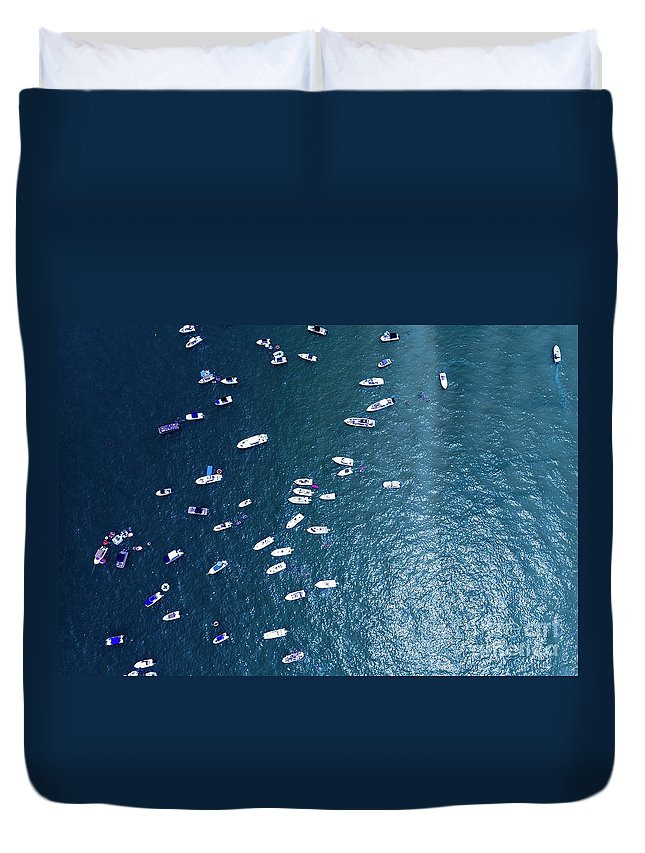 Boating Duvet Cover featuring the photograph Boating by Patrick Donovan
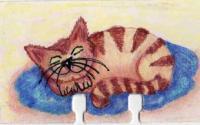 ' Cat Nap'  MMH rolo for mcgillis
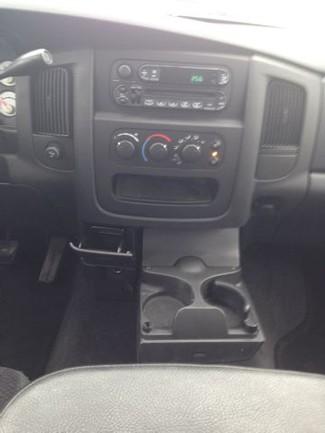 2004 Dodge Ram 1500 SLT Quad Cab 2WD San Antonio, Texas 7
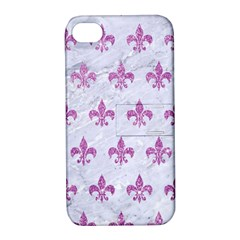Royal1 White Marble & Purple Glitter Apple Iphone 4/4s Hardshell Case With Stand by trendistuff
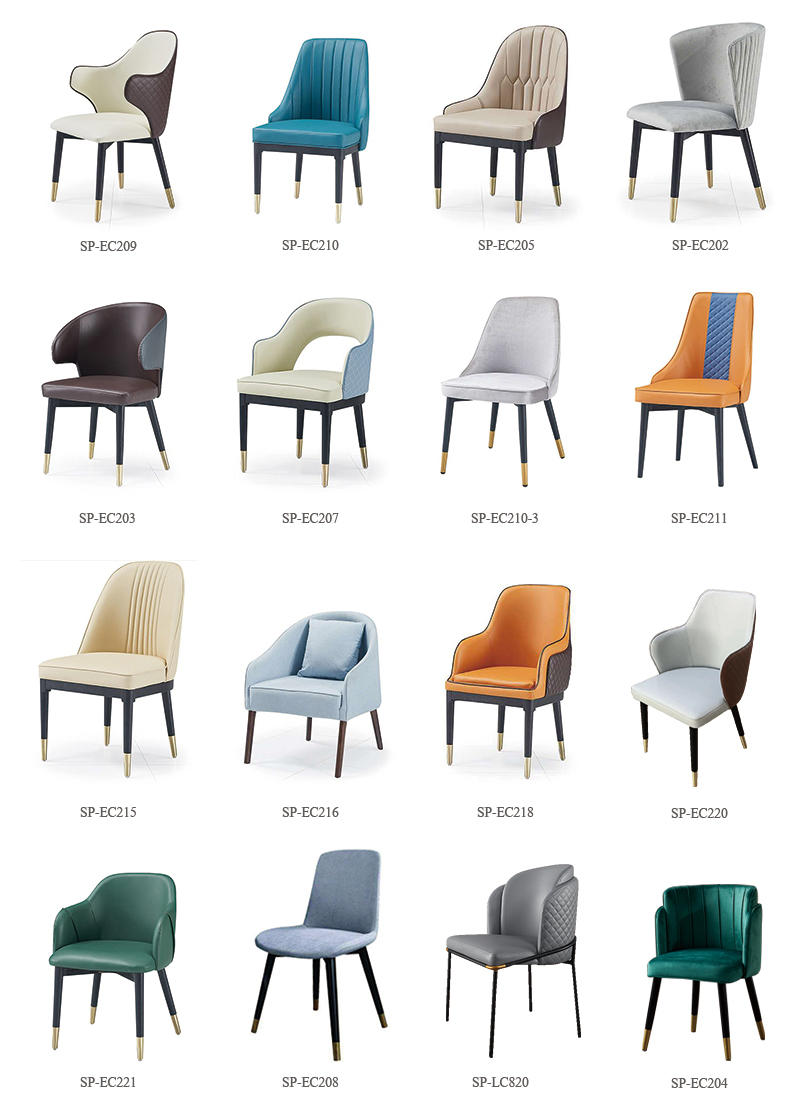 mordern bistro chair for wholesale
════════════════
What you are asked to do: None of the pictures should appear; copy the rest of the material above exactly.

Response to this task:
 Boating Duvet Cover featuring the photograph Boating by Patrick Donovan
 ' Cat Nap'  MMH rolo for mcgillis
 2004 Dodge Ram 1500 SLT Quad Cab 2WD San Antonio, Texas 7
Royal1 White Marble & Purple Glitter Apple Iphone 4/4s Hardshell Case With Stand by trendistuff
 mordern bistro chair for wholesale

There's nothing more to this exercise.